Press Release

Gaylen Gerber and Joe Scanlan

Nicole Klagsbrun Gallery is pleased to feature work bu Chicago artists Gaylen Gerber and Joe Scanlan. This joint exhibition is a result of Gerber having an idea for a painting that would work well in tandem with some art of activity in front of it, an activity that would accentuate its intended role. He asked Scanlan to exhibit with him and Scanlan agreed, think that a focusing device like Gerber’s painting’s “yes” the objects respond “no” and a conversation thus ensues to which we, as viewers, can add our own thoughts and voices.


Gaylen Gerber’s site-specific monochromatic paintings cover one entire wall of the gallery, mimicking the space’s institutional scale. Spare, conceptual, certainly minimalist in appearance, only the smallest of painterly details is evident: the weave of the canvas and the imperfections in the gray pigment applied to it. The painting presents itself and represents the wall: it is barely distinguishable and yet inseparable from the room in which it is located. The viewer, actively solicited to make sense of such an ambitious work, is soon frustrated by the simultaneous act of revealing and concealing, postmodernist deconstruction and modernist abstraction, at play in it. But this frustration arises from one’s need to fix the work, an activity the piece refutes, suggesting instead the rewards of suspending such a desire in favor of experiencing the painting. The apparent “uselessness’ of the image thus disappears, replaced by a rich perceptual interchange which, among other things, exposes the intimate intricate workings of the interpretive act.

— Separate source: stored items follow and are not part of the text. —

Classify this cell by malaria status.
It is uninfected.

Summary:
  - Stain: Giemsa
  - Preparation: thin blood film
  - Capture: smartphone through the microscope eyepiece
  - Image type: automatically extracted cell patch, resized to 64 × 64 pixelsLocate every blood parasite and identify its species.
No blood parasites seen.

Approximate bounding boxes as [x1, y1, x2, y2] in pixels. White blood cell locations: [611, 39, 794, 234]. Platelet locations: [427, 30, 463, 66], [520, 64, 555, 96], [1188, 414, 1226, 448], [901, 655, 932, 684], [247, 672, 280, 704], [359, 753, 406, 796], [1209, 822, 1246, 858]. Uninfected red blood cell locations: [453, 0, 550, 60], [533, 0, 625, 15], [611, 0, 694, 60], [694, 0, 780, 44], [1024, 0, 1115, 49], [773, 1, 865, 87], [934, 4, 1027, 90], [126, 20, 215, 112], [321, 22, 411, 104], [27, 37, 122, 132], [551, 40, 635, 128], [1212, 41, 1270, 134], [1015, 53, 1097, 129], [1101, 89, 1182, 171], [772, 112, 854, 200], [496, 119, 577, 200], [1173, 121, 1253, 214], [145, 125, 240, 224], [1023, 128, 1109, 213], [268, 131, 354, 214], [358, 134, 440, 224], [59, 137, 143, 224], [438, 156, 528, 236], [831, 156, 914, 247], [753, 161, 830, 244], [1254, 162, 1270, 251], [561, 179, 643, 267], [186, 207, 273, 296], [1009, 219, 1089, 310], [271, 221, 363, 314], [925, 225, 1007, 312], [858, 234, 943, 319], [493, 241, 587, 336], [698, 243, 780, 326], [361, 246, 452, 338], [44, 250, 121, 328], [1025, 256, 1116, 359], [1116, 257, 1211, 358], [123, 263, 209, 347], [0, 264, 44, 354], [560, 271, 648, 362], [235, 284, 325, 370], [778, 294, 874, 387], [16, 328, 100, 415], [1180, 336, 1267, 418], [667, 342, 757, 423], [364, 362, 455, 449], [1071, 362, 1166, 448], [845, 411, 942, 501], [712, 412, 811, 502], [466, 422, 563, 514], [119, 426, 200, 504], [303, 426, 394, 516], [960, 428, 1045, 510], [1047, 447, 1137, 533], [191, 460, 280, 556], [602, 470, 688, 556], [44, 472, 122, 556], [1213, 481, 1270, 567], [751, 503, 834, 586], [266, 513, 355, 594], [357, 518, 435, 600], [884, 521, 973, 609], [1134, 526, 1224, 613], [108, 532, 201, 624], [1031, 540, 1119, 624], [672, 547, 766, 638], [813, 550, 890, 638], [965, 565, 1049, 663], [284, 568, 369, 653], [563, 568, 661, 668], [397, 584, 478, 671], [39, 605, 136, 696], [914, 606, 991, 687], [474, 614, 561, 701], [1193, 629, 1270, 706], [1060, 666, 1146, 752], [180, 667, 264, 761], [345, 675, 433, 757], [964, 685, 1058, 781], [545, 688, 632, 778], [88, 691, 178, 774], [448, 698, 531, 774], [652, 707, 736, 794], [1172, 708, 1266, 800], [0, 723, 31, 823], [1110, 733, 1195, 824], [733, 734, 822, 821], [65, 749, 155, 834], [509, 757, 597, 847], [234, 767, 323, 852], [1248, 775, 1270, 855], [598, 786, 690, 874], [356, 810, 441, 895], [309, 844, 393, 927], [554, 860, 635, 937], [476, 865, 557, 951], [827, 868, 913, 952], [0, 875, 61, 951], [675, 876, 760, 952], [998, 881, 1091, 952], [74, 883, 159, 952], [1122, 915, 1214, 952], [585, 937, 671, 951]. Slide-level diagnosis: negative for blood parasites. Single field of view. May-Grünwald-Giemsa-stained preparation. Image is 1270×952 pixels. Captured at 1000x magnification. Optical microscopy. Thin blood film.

Joe Scanlan’s work for this show is also site-specific, albeit not in the traditional sense of that phrase. Scanlan’s nesting bookcases, starter pot, mirror, growth medium are selected and situated in such a fashion as to “add a sense of scale and space and narrative to [Gerber’s] painting.” (artists’ statement). Exuding resourcefulness, environmental awareness, and practically with a clumsy grace, Scanlan’s works challenge the limited parameters of art, calling up a context which extends beyond the ordinary presence of the art object, The pieces’ assembly-line practicality would appear more at home in apartments or home-improvement stores than in an art gallery, their functionality evidence of daily activities and a personal economy. Barriers between art and life are thus dissolved and the question posed as to what kind of relationship exist between objects, viewers and the social and architectural spatial setting. Thus the juxtaposition of Gerber and Scanlan’s art is much more than a mere exercise in comparison/contrast, speaking to and about currently accepted use, exchange, and aesthetic values.